# [Work task]
Where a line of the entries holds the string "States", copy that line.

Input for this task Block Start

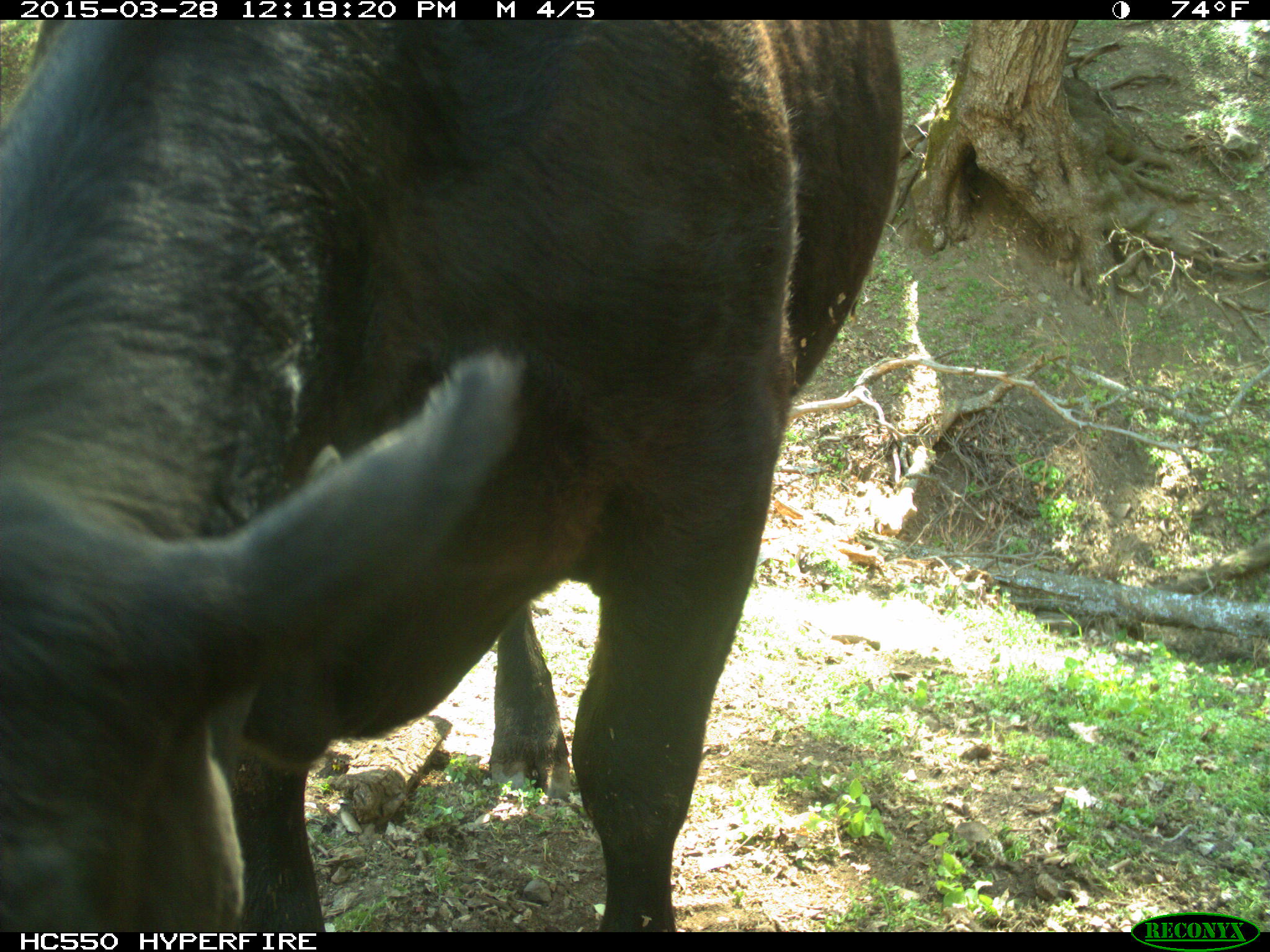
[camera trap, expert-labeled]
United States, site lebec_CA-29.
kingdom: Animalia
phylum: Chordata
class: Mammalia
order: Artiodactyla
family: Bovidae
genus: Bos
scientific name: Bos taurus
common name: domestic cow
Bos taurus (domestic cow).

Input for this task Block End
Input for this task Block Start

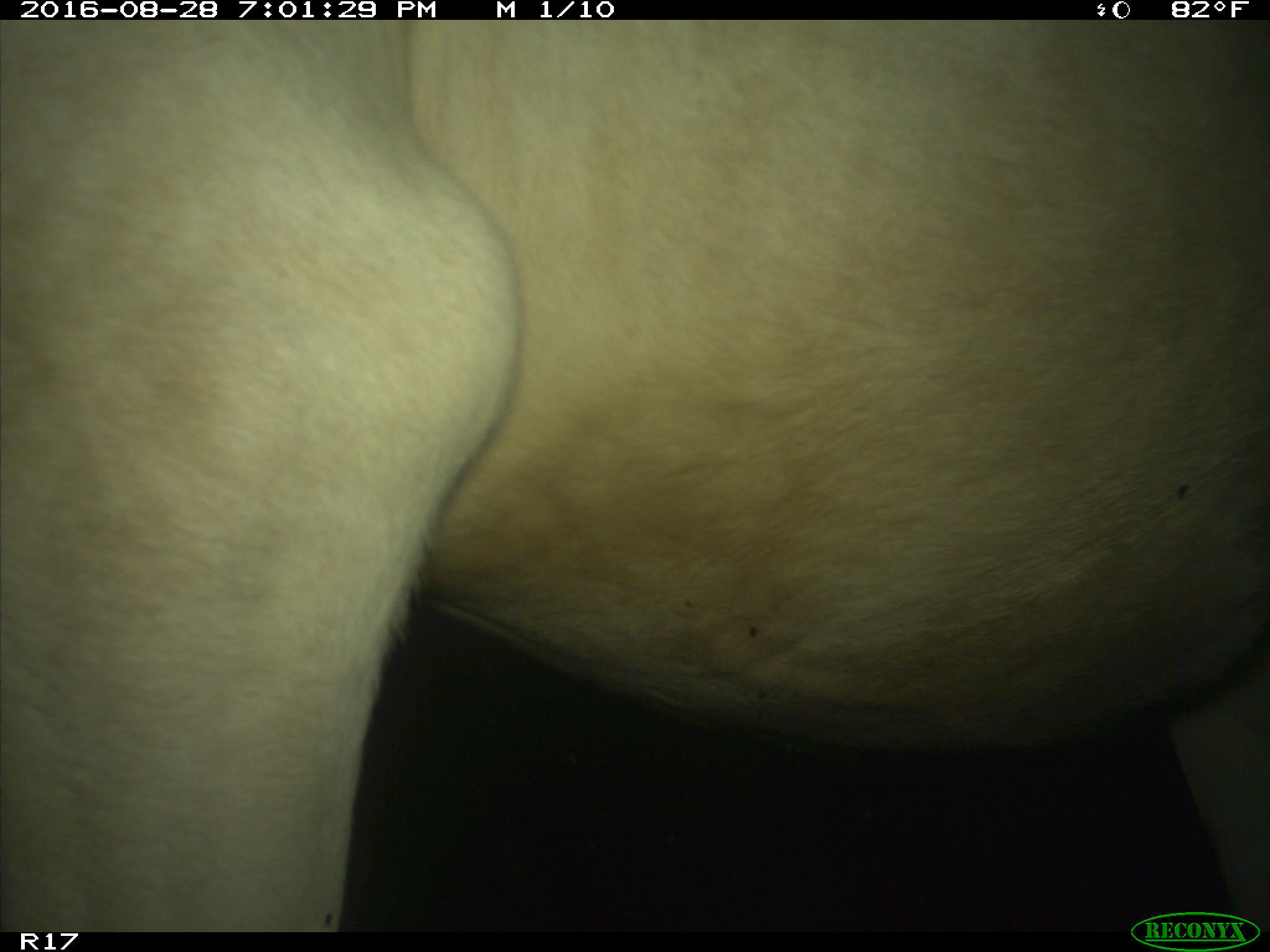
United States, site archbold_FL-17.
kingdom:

Input for this task Block End

# [Response to this exercise]
United States, site lebec_CA-29.
United States, site archbold_FL-17.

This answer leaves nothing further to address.